After the quality control, we built the reverse complement of the reads in the fastq files with seqkit.

Finally, we indexed the genome (-build) and mapped the trimmed fastq (--very-sensitive) with Bowtie2. We saved the mapping output in bam format with samtools (view -Sb).

readthrough detection

The following analysis is described in the file 2_readthrough_detection.sh.

We define a readthrough even as a genomic region where reads map in an intergenic region after the 5’ end of a transcript annotation. In this section we used a broad peak caller for chip-seq analysis to identify genomic regions where enough reads are mapping to be detected as a peak. We then consider peak annotation, starting after an annotated transcript, as putative readthrough annotation.

We ran the readthrough detection independently for the rrp6D and cut14-208 mutants. For each analysis the mutant was compared to the wild type.

Bam files were sorted and filtered as forward or reverse mapping with the samtools tool (view -hb -F 0x10 or view -hb -f 0x10). The gff annotation file was converted to bed with convert2bed from bedtools. Finally, the genome was indexed with samtools (faidx) and the annotation file was split into a forward and a reverse annotation with bedtools (complement).

To identify readthrough events, we started by removing any read corresponding to a transcript with samtools view (-hb bams -L annotation). The resulting bams were sorted with samtools sort. The bams and genome index were given to Music to compute the genome mappability and preprocess the alignments. The resulting sam files were sorted and dedupliated with Music.

We then ran Music (-get_per_win_p_vals_vs_FC -begin_l 50 -end_l 500 -step 1.1 -l_mapp 50 -l_frag 363 -q_val 1 -l_p 0) to detect broad peaks, corresponding to genomic regions were enough reads are found but which are not corresponding to annotated transcripts. As Music gives a bed annotation file for each replicate, we merged these annotations to only retain peaks found in the majority of replicates (more than 2 for 3 replicates here). We then further filtered this annotation by removing peaks whose starting position was more than 2 reads length from the 5’ end of the nearest transcript on the same strand. We merged the transcripts and peaks annotation to associate a given peaks to the nearest transcripts.

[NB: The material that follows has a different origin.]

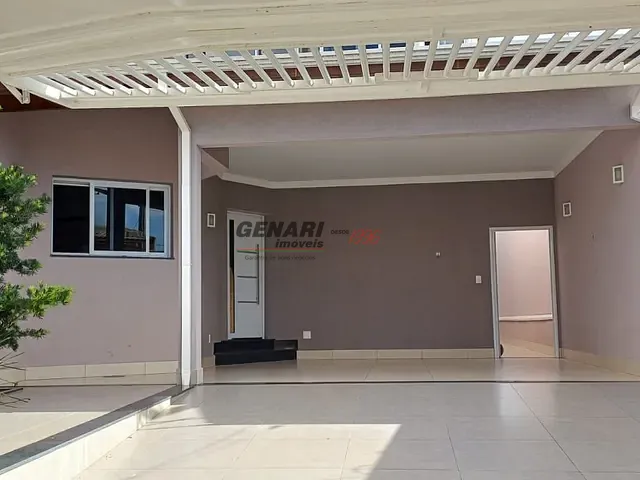 Sobrado com 250m² 3 quartos e 4 banheiros, à venda, no bairro Residencial Monte Verde em Indaiatuba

readthrough quantification

The following analysis is described in the file 3_readthrough_quantification.sh.

With the putative genomic region where readthrough event may be detected we consider the problem of quantifying readthrough events as an alternative splicing problem were mRNA fragments can correspond to the sort original form of the transcript or to long reathrough form of the transcript.

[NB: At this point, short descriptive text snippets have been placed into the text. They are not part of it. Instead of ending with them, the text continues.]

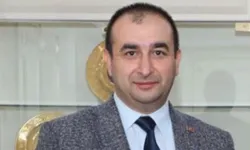 Serdar Öktem hayatını kaybetti!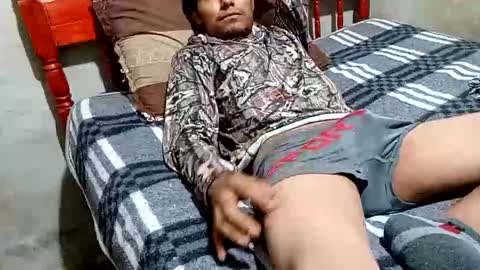 relax1160 online show from October 12, 7:07 am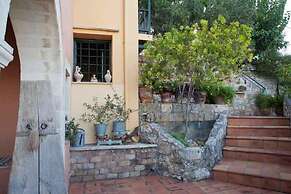 Kastellos Village - Agathes Houses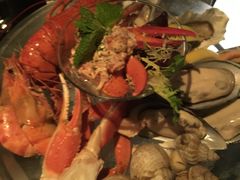 -澳门旅游塔360°旋转餐厅(南湾湖广场店)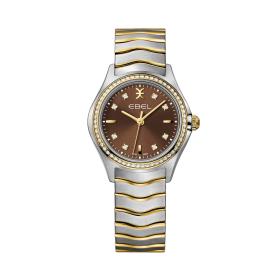 EBEL Wave Lady 1216482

To have comparable analysis between rrp6D and cut14-208, we start by merging their respective readthrough annotations and sorting them with bedtools (sort). The analysis was run separately for the forward and reverse strand of the genome.

We extracted the forward and reverse reads from the bam files obtained in the readthrough detection analysis with bedtools (bamtofastq). We generated the list of transcript sequences from the genome and the annotation with bedtools (getfasta -s). The transcript sequences were then indexed with kallisto (index -k 31 --make-unique). The quantification was done with kallisto (quant --single -l 363.4 -s 85.53354). We ran the quantification separately on the transcript alone and on the transcript with readthrough annotation.

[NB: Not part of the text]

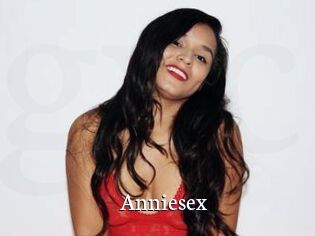 Anniesex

readthrough differential expression analysis

The following analysis is described in the file 4_readthrough_DEA.sh.

With putative readthrough events annotated and quantified, we wanted to test if the number of fragments corresponding to the readthrough events in the mutant was significantly higher than in the wild type. For this we used the package DESeq2 with R. We tested for a log2 fold change superior to 0, compared to the wild type, to declare the read though form of a transcript present in the mutant. For the transcript deregulation analysis we tested for log2 fold change superior to 0.5 or inferior to -0.5. For all the analysis we selected p-values with an FDR <= 0.05.

readthrough orientation analysis

The following analysis is described in the file 5_readthrough_orientation.sh.

With the list of readthrough events detected and the list of transcript we performed an R analysis to quantify convergent and divergent transcripts.